Open Access Highly Accessed Open Badges Methodology article

Clinical PathoScope: rapid alignment and filtration for accurate pathogen identification in clinical samples using unassembled sequencing data

Allyson L Byrd12, Joseph F Perez-Rogers13, Solaiappan Manimaran3, Eduardo Castro-Nallar4, Ian Toma5, Tim McCaffrey5, Marc Siegel6, Gary Benson178, Keith A Crandall4* and William Evan Johnson13*

Author Affiliations

1 Department of Bioinformatics, Boston University, Boston, MA, USA

2 Genetics and Molecular Biology Branch, National Human Genome Research Institute, National Institutes of Health, Bethesda, MD, USA

3 Division of Computational Biomedicine, Boston University School of Medicine, Boston, MA, USA

4 Computational Biology Institute, George Washington University, Ashburn, VA, USA

5 Division of Genomic Medicine, George Washington University, Washington, DC, USA

6 Division of Infectious Disease, George Washington University, Washington, DC, USA

7 Department of Computer Science, Boston University, Boston, MA, USA

8 Department of Biology, Boston University, Boston, MA, USA

For all author emails, please log on.

BMC Bioinformatics 2014, 15:262  doi:10.1186/1471-2105-15-262

Published: 4 August 2014



The use of sequencing technologies to investigate the microbiome of a sample can positively impact patient healthcare by providing therapeutic targets for personalized disease treatment. However, these samples contain genomic sequences from various sources that complicate the identification of pathogens.

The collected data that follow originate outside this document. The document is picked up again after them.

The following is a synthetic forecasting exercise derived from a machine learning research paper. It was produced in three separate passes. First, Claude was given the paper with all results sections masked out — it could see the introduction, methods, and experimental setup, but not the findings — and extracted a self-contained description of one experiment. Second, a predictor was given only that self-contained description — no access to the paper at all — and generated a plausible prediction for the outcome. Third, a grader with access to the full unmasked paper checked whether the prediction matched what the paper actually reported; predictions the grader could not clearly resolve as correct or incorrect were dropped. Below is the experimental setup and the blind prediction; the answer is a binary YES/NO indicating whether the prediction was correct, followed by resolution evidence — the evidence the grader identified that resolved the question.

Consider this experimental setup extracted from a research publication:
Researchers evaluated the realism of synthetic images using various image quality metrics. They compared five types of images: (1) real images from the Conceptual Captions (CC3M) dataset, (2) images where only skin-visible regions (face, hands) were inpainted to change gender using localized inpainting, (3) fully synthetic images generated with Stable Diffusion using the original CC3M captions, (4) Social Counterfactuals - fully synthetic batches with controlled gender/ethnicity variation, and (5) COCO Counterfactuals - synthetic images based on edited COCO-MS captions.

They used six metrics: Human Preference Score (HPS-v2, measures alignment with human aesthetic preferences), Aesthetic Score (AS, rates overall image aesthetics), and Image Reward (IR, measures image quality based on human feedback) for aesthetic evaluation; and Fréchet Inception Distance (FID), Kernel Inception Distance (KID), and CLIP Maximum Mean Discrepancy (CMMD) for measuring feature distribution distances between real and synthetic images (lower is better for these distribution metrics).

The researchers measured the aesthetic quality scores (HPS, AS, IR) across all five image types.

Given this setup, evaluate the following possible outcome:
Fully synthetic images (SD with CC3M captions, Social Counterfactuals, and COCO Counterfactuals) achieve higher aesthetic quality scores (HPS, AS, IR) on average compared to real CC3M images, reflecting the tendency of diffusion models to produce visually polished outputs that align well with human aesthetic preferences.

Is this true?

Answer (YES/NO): NO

Here we present Clinical PathoScope, a pipeline to rapidly and accurately remove host contamination, isolate microbial reads, and identify potential disease-causing pathogens. We have accomplished three essential tasks in the development of Clinical PathoScope. First, we developed an optimized framework for pathogen identification using a computational subtraction methodology in concordance with read trimming and ambiguous read reassignment. Second, we have demonstrated the ability of our approach to identify multiple pathogens in a single clinical sample, accurately identify pathogens at the subspecies level, and determine the nearest phylogenetic neighbor of novel or highly mutated pathogens using real clinical sequencing data. Finally, we have shown that Clinical PathoScope outperforms previously published pathogen identification methods with regard to computational speed, sensitivity, and specificity.


Clinical PathoScope is the only pathogen identification method currently available that can identify multiple pathogens from mixed samples and distinguish between very closely related species and strains in samples with very few reads per pathogen. Furthermore, Clinical PathoScope does not rely on genome assembly and thus can more rapidly complete the analysis of a clinical sample when compared with current assembly-based methods. Clinical PathoScope is freely available at: webcite.